TASK GOAL ▸ In the records below, count the lines that have "version" and answer with the number alone.

THE DATA ▸

════════

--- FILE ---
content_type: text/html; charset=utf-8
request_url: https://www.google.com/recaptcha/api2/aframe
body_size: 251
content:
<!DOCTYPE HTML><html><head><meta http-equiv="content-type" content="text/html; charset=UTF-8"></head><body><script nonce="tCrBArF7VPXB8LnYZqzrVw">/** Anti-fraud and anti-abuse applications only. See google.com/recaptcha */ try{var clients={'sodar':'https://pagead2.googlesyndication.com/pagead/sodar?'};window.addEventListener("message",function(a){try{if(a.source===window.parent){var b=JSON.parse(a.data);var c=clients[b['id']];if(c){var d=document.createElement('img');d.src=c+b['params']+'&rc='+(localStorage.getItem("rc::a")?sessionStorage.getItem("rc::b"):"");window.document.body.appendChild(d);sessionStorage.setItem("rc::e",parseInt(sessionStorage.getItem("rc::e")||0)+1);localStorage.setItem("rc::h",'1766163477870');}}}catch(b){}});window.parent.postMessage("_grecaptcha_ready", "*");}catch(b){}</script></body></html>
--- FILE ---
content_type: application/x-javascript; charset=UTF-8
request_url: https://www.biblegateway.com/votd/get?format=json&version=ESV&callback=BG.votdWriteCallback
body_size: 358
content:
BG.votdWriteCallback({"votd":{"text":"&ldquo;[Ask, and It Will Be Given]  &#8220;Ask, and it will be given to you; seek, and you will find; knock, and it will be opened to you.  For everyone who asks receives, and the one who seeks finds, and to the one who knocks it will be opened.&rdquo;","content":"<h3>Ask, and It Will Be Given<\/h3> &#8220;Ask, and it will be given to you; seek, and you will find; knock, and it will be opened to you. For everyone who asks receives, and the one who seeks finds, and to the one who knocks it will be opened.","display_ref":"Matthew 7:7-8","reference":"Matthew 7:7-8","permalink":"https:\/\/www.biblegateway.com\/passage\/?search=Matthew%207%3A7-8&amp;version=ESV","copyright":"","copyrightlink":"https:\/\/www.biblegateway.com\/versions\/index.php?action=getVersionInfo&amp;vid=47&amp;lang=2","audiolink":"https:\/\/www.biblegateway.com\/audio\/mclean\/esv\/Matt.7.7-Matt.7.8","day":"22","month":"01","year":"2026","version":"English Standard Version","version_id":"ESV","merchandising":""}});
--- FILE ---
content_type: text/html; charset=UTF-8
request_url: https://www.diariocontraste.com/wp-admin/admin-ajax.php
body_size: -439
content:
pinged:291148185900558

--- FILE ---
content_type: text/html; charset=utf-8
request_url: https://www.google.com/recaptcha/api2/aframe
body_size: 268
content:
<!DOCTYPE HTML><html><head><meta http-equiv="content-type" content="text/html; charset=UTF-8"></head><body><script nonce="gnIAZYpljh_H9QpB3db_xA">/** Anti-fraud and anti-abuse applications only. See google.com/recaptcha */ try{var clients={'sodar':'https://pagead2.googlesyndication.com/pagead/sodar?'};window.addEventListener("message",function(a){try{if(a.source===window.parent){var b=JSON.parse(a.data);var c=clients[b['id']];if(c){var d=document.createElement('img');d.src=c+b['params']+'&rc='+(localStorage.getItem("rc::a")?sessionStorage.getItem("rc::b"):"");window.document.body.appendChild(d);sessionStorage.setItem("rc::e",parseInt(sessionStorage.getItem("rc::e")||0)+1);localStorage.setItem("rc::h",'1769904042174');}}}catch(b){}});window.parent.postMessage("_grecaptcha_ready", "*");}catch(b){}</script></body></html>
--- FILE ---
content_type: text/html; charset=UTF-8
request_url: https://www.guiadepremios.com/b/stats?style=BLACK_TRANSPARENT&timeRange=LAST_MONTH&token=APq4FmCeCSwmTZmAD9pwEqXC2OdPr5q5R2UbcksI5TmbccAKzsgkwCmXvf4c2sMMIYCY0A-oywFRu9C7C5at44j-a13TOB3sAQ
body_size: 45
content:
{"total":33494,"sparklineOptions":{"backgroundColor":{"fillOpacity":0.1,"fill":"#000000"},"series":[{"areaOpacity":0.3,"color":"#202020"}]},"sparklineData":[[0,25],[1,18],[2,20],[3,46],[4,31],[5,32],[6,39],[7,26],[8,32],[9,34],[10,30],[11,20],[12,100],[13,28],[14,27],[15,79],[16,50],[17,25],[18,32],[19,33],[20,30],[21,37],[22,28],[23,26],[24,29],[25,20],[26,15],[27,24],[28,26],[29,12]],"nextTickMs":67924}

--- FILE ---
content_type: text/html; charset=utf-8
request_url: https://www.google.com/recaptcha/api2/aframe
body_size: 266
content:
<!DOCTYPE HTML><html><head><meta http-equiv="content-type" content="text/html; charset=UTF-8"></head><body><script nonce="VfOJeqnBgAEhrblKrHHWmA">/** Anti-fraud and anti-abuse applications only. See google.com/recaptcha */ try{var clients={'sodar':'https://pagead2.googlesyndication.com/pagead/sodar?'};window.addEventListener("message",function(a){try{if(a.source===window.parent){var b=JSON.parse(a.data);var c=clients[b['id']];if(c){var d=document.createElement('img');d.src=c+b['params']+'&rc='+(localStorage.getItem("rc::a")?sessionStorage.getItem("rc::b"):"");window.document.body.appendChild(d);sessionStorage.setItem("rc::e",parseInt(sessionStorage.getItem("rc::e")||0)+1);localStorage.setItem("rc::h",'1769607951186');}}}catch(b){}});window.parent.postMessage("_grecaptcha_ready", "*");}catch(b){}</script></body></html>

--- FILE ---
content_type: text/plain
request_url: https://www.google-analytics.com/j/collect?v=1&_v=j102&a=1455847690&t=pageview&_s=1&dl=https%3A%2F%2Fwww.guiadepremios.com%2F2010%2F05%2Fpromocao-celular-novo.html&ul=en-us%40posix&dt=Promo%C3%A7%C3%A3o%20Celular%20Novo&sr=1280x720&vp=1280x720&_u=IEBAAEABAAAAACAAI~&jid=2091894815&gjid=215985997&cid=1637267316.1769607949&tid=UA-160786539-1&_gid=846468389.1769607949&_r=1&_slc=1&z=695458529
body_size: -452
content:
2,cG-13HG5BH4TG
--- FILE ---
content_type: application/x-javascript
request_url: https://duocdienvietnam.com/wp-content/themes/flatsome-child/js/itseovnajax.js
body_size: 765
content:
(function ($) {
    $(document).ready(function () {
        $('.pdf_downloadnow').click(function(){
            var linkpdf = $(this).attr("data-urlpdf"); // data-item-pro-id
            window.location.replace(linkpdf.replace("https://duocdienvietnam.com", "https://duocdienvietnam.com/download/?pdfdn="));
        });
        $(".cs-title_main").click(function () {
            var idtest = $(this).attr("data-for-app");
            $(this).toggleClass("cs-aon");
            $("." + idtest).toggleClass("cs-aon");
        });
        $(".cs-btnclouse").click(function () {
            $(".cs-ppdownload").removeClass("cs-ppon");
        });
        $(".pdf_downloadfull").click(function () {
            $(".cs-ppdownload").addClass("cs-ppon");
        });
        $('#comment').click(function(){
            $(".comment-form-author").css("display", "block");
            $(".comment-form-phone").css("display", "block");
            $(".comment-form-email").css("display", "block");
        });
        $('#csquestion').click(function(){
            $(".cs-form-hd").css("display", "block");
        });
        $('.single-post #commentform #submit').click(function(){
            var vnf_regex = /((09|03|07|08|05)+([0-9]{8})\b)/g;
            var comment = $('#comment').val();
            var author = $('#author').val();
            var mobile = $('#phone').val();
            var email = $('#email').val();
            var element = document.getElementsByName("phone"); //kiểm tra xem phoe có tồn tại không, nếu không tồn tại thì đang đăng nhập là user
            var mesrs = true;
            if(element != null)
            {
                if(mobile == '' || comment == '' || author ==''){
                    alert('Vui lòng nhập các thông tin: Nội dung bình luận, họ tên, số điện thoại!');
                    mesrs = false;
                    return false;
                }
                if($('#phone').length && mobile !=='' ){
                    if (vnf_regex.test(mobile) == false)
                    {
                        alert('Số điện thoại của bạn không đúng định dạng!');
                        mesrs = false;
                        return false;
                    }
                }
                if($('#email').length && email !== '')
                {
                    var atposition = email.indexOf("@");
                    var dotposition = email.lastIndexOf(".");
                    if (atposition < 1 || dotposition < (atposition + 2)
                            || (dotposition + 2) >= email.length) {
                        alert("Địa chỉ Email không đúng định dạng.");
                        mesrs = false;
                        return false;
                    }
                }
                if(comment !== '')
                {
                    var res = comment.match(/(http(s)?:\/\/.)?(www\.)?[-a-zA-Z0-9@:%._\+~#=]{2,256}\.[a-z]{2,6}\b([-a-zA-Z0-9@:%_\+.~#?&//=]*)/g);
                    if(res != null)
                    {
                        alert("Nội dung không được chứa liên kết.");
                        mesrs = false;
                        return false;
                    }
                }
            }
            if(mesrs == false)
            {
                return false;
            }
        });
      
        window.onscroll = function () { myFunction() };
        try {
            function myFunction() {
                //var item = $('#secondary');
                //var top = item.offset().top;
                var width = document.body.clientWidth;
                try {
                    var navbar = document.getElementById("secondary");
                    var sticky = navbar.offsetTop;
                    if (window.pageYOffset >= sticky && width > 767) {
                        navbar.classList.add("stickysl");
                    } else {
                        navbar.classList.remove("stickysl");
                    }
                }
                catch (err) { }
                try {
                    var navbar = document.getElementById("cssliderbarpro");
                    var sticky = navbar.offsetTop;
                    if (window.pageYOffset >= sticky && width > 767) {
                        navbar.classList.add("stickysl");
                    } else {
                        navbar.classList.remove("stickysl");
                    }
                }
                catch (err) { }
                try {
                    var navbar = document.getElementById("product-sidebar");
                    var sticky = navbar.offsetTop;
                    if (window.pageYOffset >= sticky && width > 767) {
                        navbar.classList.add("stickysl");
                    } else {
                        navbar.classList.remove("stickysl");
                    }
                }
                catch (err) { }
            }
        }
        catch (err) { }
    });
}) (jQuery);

════════

EXERCISE RESPONSE ▸ 2